**** Page text

Thread: Re: [BUGS] BUG #7534: walreceiver takes long time to detect n/w breakdown

Re: [BUGS] BUG #7534: walreceiver takes long time to detect n/w breakdown

From
Amit Kapila
Date:
On Wednesday, September 12, 2012 10:15 PM Fujii Masao
On Wed, Sep 12, 2012 at 8:54 PM,  <amit.kapila@huawei.com> wrote:
>> The following bug has been logged on the website:
>>
>> Bug reference:      7534
>> Logged by:          Amit Kapila
>> Email address:      amit.kapila@huawei.com
>> PostgreSQL version: 9.2.0
>> Operating system:   Suse 10
>> Description:
>
>> 1. Both master and standby machine are connected normally,
>> 2. then you use the command: ifconfig ip down; make the network card of
>> master and standby down,
>
>> Observation
>> master can detect connect abnormal, but the standby can't detect connect
>> abnormal and show a connected channel long time.

> What about setting keepalives_xxx libpq parameters?
>
http://www.postgresql.org/docs/devel/static/libpq-connect.html#LIBPQ-PARAMKE
YWORDS

> Keepalives are not a perfect solution for the termination of connection,
but
> it would help to a certain extent. 

We have tried by enabling keepalive, but it didn't worked maybe because
walreceiver is trying to send reveiver status.
It fails in sending that after many attempts of same.

> If you need something like walreceiver-version of replication_timeout,
such feature has not been implemented yet.

********
**** Information

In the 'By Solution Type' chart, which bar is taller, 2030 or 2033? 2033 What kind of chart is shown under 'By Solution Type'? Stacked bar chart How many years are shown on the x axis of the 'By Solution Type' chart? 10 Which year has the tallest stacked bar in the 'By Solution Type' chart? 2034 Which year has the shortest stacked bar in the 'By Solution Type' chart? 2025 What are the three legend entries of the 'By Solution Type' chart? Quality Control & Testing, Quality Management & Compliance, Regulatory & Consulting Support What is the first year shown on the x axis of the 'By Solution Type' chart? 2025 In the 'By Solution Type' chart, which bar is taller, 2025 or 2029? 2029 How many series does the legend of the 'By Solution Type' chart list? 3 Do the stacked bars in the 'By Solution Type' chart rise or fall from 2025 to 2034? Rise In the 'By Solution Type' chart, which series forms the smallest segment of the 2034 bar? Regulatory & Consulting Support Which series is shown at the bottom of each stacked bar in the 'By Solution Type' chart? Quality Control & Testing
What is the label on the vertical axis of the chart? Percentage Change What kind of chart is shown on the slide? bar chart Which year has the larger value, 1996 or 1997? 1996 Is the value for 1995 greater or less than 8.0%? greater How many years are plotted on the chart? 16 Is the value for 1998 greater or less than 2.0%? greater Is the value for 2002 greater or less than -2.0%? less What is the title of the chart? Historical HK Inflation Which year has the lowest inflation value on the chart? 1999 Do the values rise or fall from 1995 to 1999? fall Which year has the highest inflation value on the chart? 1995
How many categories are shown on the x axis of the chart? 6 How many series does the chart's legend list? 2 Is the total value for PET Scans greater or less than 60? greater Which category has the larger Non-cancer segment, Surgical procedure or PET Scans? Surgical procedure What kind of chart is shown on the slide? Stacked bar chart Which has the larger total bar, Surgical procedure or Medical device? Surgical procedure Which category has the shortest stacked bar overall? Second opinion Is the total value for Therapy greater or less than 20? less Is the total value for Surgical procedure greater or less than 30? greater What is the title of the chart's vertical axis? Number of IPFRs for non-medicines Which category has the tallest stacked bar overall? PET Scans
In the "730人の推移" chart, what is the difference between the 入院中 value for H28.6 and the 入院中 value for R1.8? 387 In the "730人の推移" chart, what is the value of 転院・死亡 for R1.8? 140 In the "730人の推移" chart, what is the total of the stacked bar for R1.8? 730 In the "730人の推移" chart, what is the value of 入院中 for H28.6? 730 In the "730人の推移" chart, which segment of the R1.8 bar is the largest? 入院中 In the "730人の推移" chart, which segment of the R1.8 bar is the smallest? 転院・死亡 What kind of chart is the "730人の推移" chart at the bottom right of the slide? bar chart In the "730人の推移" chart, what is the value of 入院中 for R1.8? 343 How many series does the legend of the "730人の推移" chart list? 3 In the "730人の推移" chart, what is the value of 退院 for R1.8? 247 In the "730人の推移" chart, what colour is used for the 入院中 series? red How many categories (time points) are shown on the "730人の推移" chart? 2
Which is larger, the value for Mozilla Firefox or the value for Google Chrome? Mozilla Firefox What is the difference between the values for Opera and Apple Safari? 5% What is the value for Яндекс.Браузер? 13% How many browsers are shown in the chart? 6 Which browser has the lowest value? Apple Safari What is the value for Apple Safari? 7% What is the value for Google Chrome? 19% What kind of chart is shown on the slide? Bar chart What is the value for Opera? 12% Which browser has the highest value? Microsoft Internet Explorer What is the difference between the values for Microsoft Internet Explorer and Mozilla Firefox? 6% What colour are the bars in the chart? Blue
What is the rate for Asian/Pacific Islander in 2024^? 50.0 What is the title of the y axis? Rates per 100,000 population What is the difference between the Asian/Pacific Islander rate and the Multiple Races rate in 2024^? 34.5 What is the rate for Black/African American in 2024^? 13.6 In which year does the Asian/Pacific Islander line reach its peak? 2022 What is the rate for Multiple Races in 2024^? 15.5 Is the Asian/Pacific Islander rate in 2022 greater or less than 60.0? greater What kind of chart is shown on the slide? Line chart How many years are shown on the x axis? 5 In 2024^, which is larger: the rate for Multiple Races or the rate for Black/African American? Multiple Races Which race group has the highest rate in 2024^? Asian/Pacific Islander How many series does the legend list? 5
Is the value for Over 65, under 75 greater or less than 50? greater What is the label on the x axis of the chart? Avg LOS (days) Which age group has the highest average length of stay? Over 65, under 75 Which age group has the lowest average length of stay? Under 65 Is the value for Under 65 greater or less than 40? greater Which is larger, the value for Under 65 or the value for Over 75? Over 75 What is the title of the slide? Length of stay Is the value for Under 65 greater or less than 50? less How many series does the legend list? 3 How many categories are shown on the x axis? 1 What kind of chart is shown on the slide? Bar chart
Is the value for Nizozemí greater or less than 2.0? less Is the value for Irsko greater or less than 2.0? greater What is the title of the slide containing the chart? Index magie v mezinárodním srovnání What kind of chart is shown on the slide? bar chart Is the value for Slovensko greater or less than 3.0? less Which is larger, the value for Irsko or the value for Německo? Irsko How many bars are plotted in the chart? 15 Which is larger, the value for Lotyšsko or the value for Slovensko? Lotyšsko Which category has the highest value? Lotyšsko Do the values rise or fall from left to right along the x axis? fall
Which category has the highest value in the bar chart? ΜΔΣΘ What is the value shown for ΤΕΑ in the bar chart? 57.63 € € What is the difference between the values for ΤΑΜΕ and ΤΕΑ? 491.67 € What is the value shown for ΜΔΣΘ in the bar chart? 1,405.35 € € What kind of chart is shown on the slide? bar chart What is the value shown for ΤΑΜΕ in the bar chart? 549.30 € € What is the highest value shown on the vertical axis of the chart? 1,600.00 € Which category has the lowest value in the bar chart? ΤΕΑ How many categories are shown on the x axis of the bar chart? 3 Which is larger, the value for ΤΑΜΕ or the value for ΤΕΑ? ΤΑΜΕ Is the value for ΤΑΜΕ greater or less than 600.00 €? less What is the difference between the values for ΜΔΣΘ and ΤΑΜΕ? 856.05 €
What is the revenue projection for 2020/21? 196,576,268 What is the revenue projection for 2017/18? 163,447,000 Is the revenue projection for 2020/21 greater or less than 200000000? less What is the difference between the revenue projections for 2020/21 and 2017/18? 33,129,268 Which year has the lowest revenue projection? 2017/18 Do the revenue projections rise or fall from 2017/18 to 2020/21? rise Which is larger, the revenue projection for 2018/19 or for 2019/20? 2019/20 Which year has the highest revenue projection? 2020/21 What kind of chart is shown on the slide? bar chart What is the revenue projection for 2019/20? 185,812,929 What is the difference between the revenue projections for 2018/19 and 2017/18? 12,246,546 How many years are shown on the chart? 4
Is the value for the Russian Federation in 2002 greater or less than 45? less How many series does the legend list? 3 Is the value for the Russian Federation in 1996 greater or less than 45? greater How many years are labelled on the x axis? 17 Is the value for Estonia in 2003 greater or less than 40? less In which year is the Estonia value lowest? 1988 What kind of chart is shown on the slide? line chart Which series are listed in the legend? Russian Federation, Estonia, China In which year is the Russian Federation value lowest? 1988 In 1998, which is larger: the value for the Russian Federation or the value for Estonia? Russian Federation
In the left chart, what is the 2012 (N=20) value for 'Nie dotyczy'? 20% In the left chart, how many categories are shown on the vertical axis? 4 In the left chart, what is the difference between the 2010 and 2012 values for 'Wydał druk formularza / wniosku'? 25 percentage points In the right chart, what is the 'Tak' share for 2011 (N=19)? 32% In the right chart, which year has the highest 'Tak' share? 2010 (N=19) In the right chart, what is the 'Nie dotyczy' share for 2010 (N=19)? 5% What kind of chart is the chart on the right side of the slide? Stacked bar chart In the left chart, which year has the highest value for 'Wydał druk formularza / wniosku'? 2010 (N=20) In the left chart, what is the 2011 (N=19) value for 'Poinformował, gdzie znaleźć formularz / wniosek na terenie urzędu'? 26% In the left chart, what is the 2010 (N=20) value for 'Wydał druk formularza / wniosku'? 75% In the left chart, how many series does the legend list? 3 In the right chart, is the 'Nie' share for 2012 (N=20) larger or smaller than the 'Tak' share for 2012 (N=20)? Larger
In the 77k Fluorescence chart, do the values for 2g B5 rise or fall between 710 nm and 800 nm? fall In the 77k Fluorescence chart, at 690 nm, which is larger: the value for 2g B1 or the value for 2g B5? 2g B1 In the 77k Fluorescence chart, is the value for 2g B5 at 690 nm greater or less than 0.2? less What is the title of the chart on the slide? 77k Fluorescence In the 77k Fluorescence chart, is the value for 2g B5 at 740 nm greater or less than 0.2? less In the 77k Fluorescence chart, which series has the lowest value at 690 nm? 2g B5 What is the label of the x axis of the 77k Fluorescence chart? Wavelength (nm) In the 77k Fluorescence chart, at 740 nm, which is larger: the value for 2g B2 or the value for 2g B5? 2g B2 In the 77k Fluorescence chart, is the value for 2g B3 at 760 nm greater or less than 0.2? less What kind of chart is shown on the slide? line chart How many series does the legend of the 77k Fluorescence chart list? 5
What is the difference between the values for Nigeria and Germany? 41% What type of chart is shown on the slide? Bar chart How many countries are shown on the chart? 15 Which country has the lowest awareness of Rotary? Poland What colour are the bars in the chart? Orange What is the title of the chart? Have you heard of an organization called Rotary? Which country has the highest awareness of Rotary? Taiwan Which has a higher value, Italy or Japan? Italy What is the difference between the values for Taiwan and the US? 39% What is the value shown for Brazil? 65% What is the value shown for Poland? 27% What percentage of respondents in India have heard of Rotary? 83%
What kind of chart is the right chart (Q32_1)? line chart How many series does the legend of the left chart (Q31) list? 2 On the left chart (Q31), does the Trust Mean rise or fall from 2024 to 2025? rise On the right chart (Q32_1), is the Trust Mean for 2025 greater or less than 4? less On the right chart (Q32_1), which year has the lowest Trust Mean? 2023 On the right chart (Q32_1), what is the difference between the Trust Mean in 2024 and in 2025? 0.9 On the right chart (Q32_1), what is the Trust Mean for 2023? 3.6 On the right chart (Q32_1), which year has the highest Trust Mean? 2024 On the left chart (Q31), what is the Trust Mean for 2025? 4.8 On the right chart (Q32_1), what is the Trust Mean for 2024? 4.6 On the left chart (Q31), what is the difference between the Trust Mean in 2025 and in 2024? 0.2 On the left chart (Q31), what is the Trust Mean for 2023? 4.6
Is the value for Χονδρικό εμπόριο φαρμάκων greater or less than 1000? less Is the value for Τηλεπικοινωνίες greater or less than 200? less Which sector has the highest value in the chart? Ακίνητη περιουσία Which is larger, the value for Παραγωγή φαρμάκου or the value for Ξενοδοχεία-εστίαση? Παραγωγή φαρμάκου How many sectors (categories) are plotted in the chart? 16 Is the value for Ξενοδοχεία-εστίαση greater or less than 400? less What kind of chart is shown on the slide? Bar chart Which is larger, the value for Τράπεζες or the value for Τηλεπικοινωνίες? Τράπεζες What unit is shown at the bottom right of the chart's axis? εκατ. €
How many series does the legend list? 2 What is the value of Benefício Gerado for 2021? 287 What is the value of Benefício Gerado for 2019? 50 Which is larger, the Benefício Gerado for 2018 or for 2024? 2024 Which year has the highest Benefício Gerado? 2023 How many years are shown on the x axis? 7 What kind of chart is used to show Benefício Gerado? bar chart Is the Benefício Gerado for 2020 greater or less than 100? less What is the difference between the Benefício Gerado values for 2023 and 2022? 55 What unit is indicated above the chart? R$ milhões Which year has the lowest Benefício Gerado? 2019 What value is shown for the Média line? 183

********

**Set of tasks**
(1) Using the walreceiver bug thread, decide whether each statement agrees with it. Answer yes or no for each, and quote the words of the thread that decide it.
(a) The bug was reported for PostgreSQL version 9.2.0.
(b) After the network cards went down, the master could not detect the abnormal connection.
(c) Enabling keepalive solved the problem.
(2) Carry on the walreceiver bug thread, beginning after its last sentence.
The listing was taken from a different source than the thread.

**Responses by item number**
(1)
(a) Yes: "PostgreSQL version: 9.2.0"
(b) No: "master can detect connect abnormal"
(c) No: "We have tried by enabling keepalive, but it didn't worked"

(2)
> Please feel free to implement that!
I would like to implement such feature for walreceiver, but there is one
confusion that whether to use same configuration parameter(replication_timeout) for walrecevier as for
master or introduce a new configuration parameter (receiver_replication_timeout).
The only point in having different timeout parameters for walsender and
walreceiver is for the case of standby which has both walsender and walreceiver to send logs to cascaded standby, in
such case somebody might want to have different timeout parameters for
walsender and walreceiver.OTOH it will create confusion to have too many parameters. My opinion is to
have one timeout parameter for both walsender and walrecevier.

Let me know your suggestion/opinion about same.

Note- I am marking cc to pgsql-hackers, as it will be a feature request.

With Regards,
Amit Kapila.